··· EXCERPT
Professional Sheet Metal Fabrication (Motorbooks, 2013) is the number one resource for sheet metal workers old and new. Join veteran metalworker Ed Barr as he walks you through the ins and outs of planning a sheet metal project, acquiring the necessary tools and resources, doing the work, and adding the perfect finishing touches for a seamless final product. The following excerpt comes from chapter five, “Beginning Sheet Metal Shaping.”
Buy this book in the Motorcycle Classics store: Professional Sheet Metal Fabrication.
Learning to form sheet metal by hand is the critical first step in your education in metal shaping. Machines are labor savers, but using them properly requires knowledge. Otherwise, they can transform perfectly good sheet metal into scrap with astonishing speed and efficiency. Fortunately, once you understand the basics of shaping sheet metal, its responses to your input will be less mysterious, so progress will come quickly–you will not need an arduous seven-year apprenticeship to start seeing results and finding satisfaction in your work. Furthermore, craftsmen have been shaping metal by hand for centuries, so do not be intimidated by the existence of complex and expensive machines, which simply harness electrical and/or hydraulic power to shape metal according to the very same principles you will learn here. For the average person interested in repairing rust spots and making a few patch panels for a historic vehicle, for example, a few basic shaping exercises will endow most enthusiasts with the confidence to move ahead with their intended project.
······
··· RECORDED INFORMATION
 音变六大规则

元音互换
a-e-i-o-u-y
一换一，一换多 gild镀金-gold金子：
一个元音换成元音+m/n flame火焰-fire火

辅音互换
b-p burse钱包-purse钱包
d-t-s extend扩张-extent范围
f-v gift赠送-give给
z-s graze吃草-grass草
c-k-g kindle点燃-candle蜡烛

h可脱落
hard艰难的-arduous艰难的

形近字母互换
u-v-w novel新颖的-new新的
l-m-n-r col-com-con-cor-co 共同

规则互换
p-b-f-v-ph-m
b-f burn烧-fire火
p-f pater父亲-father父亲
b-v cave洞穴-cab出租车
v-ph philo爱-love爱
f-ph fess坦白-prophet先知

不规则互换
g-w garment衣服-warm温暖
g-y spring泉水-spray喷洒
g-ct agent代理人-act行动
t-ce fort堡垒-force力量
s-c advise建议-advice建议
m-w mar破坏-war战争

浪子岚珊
······
··· RECORDED INFORMATION
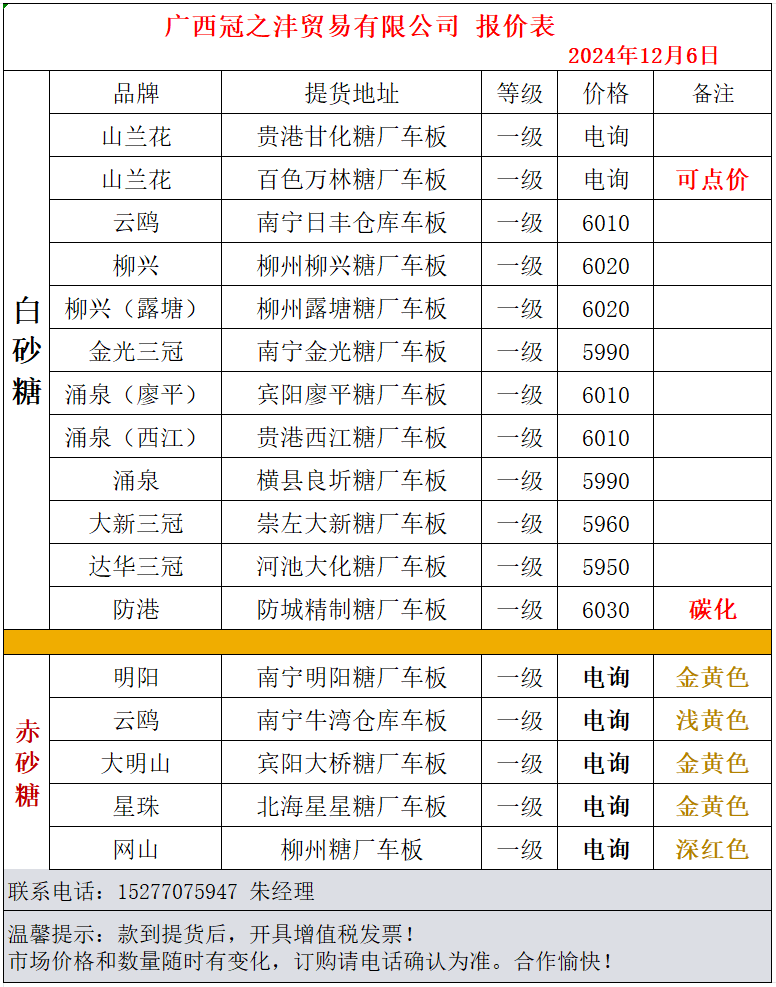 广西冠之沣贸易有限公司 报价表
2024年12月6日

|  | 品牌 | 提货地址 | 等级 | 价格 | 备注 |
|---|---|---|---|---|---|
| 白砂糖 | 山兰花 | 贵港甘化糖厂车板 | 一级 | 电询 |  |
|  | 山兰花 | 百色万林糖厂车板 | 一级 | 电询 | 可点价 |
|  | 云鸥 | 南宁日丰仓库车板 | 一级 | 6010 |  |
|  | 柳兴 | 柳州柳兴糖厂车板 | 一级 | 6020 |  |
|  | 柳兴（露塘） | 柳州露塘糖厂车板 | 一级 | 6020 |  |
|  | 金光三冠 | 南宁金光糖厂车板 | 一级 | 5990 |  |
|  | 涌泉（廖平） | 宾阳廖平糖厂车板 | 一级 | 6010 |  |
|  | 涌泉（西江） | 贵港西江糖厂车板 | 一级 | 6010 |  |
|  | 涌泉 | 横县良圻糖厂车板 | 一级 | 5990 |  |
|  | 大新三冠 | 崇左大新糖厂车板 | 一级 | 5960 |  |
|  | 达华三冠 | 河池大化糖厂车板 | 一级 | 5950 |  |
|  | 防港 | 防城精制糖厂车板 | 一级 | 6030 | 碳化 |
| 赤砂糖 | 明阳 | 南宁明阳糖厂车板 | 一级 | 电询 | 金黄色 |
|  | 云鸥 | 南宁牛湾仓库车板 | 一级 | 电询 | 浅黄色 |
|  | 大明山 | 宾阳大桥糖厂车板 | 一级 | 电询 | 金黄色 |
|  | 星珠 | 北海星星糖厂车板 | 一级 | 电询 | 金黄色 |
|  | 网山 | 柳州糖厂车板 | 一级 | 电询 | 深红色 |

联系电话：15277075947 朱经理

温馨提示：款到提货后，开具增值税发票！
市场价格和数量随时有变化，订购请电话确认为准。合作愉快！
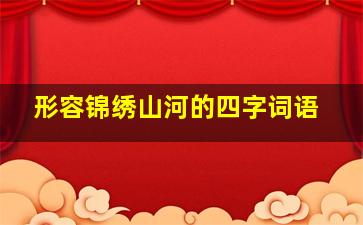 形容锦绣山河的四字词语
······
Which chapter of the book is the sheet metal excerpt taken from?

SOLUTION TO THIS PROBLEM
Chapter five, “Beginning Sheet Metal Shaping.”